Given request:
Keep only the lines of the material below that contain the word "appear", and copy each one out. Matching is case-sensitive.

Material for the task:
^^^^^^^^
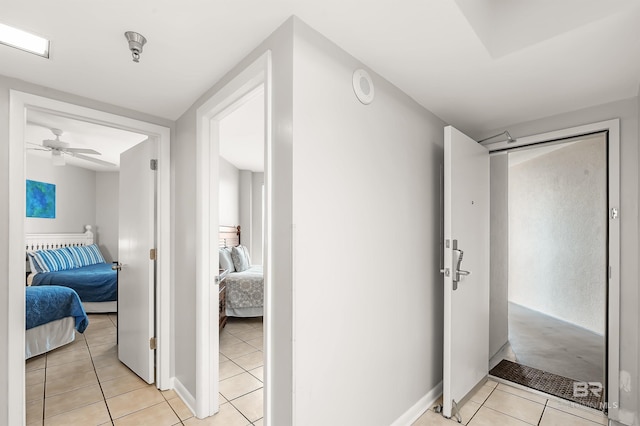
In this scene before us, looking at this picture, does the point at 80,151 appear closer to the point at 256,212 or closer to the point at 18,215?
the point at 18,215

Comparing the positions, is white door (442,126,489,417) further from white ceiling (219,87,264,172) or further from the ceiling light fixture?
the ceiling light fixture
^^^^^^^^
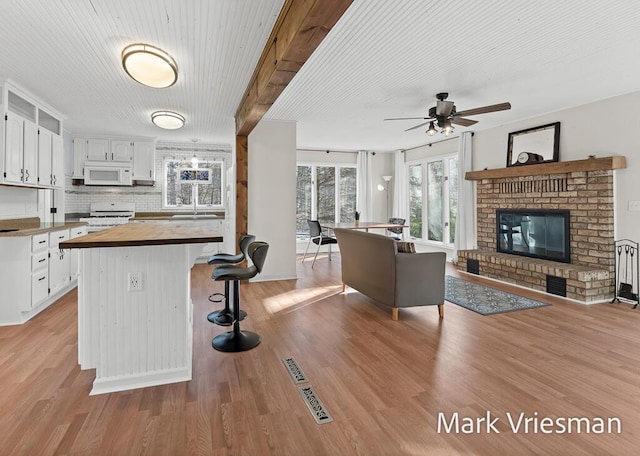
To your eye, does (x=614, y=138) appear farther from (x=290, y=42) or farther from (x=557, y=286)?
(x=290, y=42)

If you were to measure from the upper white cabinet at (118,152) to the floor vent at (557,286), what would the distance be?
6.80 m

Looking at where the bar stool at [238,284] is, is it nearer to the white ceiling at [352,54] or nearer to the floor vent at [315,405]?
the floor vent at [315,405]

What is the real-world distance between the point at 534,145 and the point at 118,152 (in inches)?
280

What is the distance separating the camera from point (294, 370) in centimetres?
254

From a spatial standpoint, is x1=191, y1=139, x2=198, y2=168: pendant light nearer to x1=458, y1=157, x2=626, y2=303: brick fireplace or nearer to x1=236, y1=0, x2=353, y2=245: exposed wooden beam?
^^^^^^^^
Result below:
In this scene before us, looking at this picture, does the point at 80,151 appear closer to the point at 256,212 or closer to the point at 18,215?
To your eye, does (x=614, y=138) appear farther from (x=290, y=42) or farther from (x=557, y=286)?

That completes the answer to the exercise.